GTT order does not assure
execution of an order and includes/involves all risks with respect to Internet
Based Trading and risks with respect to trading in the Capital Markets segments
will extend for trading using the GTT orders as well. All rules and regulations
prescribed by SEBI and the Exchanges would have to strictly be followed while
placing instructions through Chandrakala. All other laws and regulations as per
the Republic of India would be applicable.
No Liability for Any Non
Execution or Any Lost Opportunity
Chandrakala, at all times, bears
no liability towards clients for any reason whatsoever with respect to using
the GTT Feature; including but not limited to, non execution of any order using
the GTT Feature / either leg of the order, any opportunity loss for non execution
of such orders/trades, any cancellation, rejection or non placement of any
orders, and any such other claims which may arise from you with respect to
using the GTT Feature.
Subject to Change
The terms and conditions of GTT
is subject to change from time to time at the sole discretion of Chandrakala
without prior intimation. It is your responsibility to review this Terms of
Usage every time you use the GTT Feature.
Margin Trade Funding (MTF):
Margin Trade Funding (MTF) is a
funding product currenly NOT offered by CHANDRAKALA.
Internal Control policy
Policy on the limit setting in
the Exchange terminals.
CHANDRAKALA has set limits in
Trading Terminals based on the risk mitigation and safe guard mechanism from
“fat finger trades” on the following basis:
·
Quantity limit for each order
·
Value limit for each order
·
User value limit for each user ID
·
Branch value limit for each branch ID
·
Spread order Quantity and Value Limit.

> [Problem to solve] Carry on the Chandrakala trading terms from where they stop, picking up after the limit on spread orders. The lines after this point have no connection to the Chandrakala trading terms.

> [Recorded data]
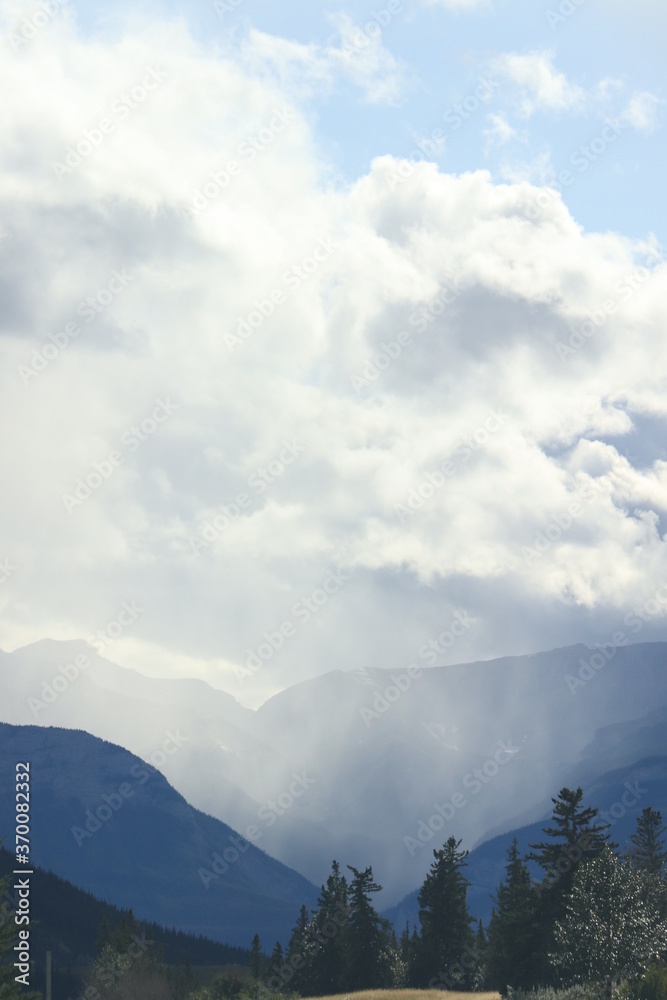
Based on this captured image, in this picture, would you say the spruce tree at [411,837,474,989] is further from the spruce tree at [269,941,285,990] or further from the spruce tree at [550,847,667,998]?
==
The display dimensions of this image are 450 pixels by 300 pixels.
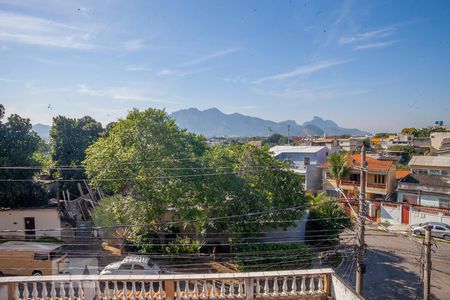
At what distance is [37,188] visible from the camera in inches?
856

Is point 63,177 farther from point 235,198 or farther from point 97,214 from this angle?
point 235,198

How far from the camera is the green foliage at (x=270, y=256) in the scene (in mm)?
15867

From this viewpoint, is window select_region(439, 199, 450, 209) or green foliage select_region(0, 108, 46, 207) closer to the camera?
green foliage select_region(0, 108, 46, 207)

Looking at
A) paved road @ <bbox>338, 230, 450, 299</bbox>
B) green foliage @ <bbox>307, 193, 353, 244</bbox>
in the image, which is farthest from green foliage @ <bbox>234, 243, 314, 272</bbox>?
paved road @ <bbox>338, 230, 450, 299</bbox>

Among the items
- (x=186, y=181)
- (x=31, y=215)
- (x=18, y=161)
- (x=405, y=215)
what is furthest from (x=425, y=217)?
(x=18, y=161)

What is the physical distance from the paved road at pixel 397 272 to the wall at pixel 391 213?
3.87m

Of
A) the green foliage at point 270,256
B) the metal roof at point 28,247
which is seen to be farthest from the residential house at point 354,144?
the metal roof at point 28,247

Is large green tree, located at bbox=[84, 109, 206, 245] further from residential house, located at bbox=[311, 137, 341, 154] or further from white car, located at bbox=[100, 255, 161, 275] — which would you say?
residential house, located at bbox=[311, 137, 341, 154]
--
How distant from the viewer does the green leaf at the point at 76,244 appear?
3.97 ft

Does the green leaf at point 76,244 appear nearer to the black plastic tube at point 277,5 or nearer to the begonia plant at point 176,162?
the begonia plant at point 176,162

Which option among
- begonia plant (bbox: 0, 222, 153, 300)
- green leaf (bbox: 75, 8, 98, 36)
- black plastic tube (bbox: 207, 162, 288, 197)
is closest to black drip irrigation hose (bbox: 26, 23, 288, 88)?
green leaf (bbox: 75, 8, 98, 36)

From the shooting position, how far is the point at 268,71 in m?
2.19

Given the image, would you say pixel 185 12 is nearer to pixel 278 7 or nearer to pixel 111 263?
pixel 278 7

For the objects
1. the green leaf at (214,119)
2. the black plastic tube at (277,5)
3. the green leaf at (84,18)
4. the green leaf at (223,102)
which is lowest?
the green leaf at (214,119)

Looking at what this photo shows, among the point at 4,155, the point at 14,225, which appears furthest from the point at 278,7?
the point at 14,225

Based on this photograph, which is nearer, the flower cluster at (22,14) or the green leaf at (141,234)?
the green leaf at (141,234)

> [Written response]
Further, if at any time if the
BOLT terminal set limits exceeds, CHANDRAKALA shall review and reset the limits
as per the risk mechanism of the Company and shall allow the clients to trade.
But in the meantime, if there are any order rejections or the trading down
time, due to exceeding the various set limit, the client agrees that, CHANDRAKALA
shall not able to be responsible or liable for any kind of damages / losses /
opportunity losses arising out of exceeding the NEAT set limit.
Contract notes and margin
statement
CHANDRAKALA will issue contract
notes & margin statements to its clients within 24 hours of the close of
trading. Along with the Contract Note, the client shall also be furnished with
a copy of the daily margin status which is also available to be viewed on their
respective Back office reports available online.
Policy on hedging the positions:
Client can hedge their open
positions to minimize the loss, only if there is full margin available for the
current positions. CHANDRAKALA shall allow these hedging, as per the margin
policy of the Company.
Policy on the futures Contracts /
products/shares/illiquid option contracts allowed for the trading:
CHANDRAKALA, reserves the right
to add or remove any Contracts (Liquid /Illiquid) Commodity/ Equity products
from the trading platform without giving any prior notice or by intimating the client
in advance. CHANDRAKALA shall not provide the entire commodity products ( Non
Agri) / certain Equity Futures & Option Contracts for trading.
Applicable brokerage rate:
The Client agrees to pay the
brokerage charges, Exchanges related charges, statutory charges and any other
charges (including but not limited to security handling charges on settlement)
as it exists from time to time and as it applies to the Client’s account in
respect of transactions and services that the Client receives from CHANDRAKALA.
The brokerage shall be paid in the manner intimated by CHANDRAKALA to the
Client from time to time, including as a percentage of the value or the trade
or as a flat fee or otherwise, together with the tax as may be applicable from
time to time on the same. Brokerage will be charged within the limits
prescribed by SEBI/Exchange and other charges are chargeable / payable as per
the Tariff Sheet provided by CHANDRAKALA to the client from time to time.
Deregistering a client:
Notwithstanding anything to the
contrary stated in the agreement, CHANDRAKALA shall be entitled to terminate
the agreement with immediate effect in any of the following circumstances.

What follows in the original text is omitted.